## DATASET
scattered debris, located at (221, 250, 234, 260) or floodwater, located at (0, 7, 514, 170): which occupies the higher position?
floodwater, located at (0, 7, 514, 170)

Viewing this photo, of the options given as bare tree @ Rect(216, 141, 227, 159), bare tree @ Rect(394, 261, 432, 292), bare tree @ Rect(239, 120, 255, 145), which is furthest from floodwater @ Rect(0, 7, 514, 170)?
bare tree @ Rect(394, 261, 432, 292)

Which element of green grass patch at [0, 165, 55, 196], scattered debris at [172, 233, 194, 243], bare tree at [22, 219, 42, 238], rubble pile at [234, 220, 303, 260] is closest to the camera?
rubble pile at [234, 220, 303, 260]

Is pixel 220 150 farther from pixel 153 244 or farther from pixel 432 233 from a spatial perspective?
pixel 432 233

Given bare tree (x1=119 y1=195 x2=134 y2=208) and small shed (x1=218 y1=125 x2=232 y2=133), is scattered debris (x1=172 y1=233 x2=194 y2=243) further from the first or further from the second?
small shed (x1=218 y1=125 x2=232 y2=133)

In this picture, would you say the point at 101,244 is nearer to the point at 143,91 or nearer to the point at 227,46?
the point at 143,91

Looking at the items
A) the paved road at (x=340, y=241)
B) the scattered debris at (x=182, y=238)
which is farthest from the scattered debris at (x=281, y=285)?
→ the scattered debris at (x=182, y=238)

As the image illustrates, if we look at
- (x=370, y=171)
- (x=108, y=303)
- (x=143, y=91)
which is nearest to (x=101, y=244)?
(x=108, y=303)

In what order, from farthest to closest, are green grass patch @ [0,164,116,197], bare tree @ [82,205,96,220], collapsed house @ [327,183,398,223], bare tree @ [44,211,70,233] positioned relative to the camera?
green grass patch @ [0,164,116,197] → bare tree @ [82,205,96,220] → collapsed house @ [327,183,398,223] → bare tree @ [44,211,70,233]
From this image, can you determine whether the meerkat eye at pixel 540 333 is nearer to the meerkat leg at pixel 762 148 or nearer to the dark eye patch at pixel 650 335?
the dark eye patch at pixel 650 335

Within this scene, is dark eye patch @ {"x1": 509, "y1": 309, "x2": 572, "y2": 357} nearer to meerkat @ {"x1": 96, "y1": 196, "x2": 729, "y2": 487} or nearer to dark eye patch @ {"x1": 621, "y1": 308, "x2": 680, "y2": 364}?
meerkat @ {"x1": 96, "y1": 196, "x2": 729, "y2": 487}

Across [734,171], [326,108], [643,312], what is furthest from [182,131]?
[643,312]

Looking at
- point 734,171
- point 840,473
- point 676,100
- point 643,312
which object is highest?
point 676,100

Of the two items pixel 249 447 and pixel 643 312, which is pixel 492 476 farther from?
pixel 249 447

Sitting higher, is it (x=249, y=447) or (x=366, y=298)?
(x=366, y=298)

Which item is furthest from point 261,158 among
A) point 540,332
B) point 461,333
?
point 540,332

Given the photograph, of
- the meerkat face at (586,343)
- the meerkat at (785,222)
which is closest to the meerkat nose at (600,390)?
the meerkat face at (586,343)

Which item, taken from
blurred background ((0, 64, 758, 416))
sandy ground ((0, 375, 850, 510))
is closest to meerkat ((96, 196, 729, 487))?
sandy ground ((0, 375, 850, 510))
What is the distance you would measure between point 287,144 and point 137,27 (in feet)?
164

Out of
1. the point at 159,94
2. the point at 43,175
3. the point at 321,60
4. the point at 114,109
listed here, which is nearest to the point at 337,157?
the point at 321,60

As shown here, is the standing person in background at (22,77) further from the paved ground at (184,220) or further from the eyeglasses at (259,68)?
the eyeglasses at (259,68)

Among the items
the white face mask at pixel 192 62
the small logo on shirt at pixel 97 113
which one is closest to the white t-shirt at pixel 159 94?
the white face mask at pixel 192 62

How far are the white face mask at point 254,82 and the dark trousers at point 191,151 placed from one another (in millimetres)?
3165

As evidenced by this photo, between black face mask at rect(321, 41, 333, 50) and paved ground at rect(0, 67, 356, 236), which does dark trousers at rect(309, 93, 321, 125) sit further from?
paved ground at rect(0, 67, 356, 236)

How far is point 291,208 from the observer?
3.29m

## PROMPT
Revise all the rows above so that "paved road" becomes "asphalt road" wherever it appears, and keep everything else the same.

## TASK SOLUTION
scattered debris, located at (221, 250, 234, 260) or floodwater, located at (0, 7, 514, 170): which occupies the higher position?
floodwater, located at (0, 7, 514, 170)

Viewing this photo, of the options given as bare tree @ Rect(216, 141, 227, 159), bare tree @ Rect(394, 261, 432, 292), bare tree @ Rect(239, 120, 255, 145), which is furthest from floodwater @ Rect(0, 7, 514, 170)?
bare tree @ Rect(394, 261, 432, 292)

Which element of green grass patch at [0, 165, 55, 196], scattered debris at [172, 233, 194, 243], bare tree at [22, 219, 42, 238], rubble pile at [234, 220, 303, 260] is closest to the camera?
rubble pile at [234, 220, 303, 260]

Is pixel 220 150 farther from pixel 153 244 or farther from pixel 432 233 from a spatial perspective?
pixel 432 233

Given bare tree (x1=119 y1=195 x2=134 y2=208) and small shed (x1=218 y1=125 x2=232 y2=133), is scattered debris (x1=172 y1=233 x2=194 y2=243) further from the first or further from the second?
small shed (x1=218 y1=125 x2=232 y2=133)

In this picture, would you say the point at 101,244 is nearer to the point at 143,91 or nearer to the point at 227,46?
the point at 143,91

Looking at the items
A) the asphalt road at (x=340, y=241)
B) the scattered debris at (x=182, y=238)
which is farthest from the scattered debris at (x=281, y=285)?
→ the scattered debris at (x=182, y=238)

As the image illustrates, if we look at
- (x=370, y=171)
- (x=108, y=303)
- (x=143, y=91)
which is nearest to (x=101, y=244)?
(x=108, y=303)

In what order, from farthest to closest, are green grass patch @ [0,164,116,197], bare tree @ [82,205,96,220], collapsed house @ [327,183,398,223], bare tree @ [44,211,70,233] positioned relative to the camera?
green grass patch @ [0,164,116,197] → bare tree @ [82,205,96,220] → collapsed house @ [327,183,398,223] → bare tree @ [44,211,70,233]
From this image, can you determine whether the meerkat eye at pixel 540 333 is nearer to the meerkat leg at pixel 762 148 or nearer to the dark eye patch at pixel 650 335?
the dark eye patch at pixel 650 335

Within this scene, is dark eye patch @ {"x1": 509, "y1": 309, "x2": 572, "y2": 357} nearer to meerkat @ {"x1": 96, "y1": 196, "x2": 729, "y2": 487} or nearer to dark eye patch @ {"x1": 621, "y1": 308, "x2": 680, "y2": 364}?
meerkat @ {"x1": 96, "y1": 196, "x2": 729, "y2": 487}

Across [734,171], [326,108], [643,312], what is furthest from [182,131]?
[643,312]

Looking at
- point 734,171
- point 840,473
- point 676,100
- point 643,312
which object is highest?
point 676,100

Of the two items pixel 249 447 and pixel 643 312, which is pixel 492 476 farther from?
pixel 249 447

Sitting higher, is it (x=249, y=447) or (x=366, y=298)?
(x=366, y=298)

Which item is furthest from point 261,158 among
A) point 540,332
B) point 461,333
?
point 540,332

Given the photograph, of
- the meerkat face at (586,343)
- the meerkat at (785,222)
which is closest to the meerkat nose at (600,390)?
the meerkat face at (586,343)

Which item, taken from
blurred background ((0, 64, 758, 416))
sandy ground ((0, 375, 850, 510))
is closest to meerkat ((96, 196, 729, 487))?
sandy ground ((0, 375, 850, 510))
What is the distance you would measure between point 287,144 and point 137,27 (in feet)?
164

Out of
1. the point at 159,94
2. the point at 43,175
3. the point at 321,60
4. the point at 114,109
listed here, which is nearest to the point at 337,157?
the point at 321,60

As shown here, is the standing person in background at (22,77) further from the paved ground at (184,220) or further from the eyeglasses at (259,68)?
the eyeglasses at (259,68)

Among the items
the white face mask at pixel 192 62
the small logo on shirt at pixel 97 113
which one is closest to the white t-shirt at pixel 159 94?
the white face mask at pixel 192 62

How far are the white face mask at point 254,82 and the dark trousers at point 191,151 placed from one another (in millimetres)?
3165

As evidenced by this photo, between black face mask at rect(321, 41, 333, 50) and paved ground at rect(0, 67, 356, 236), which does dark trousers at rect(309, 93, 321, 125) sit further from?
paved ground at rect(0, 67, 356, 236)

How far is point 291,208 from the observer?
3.29m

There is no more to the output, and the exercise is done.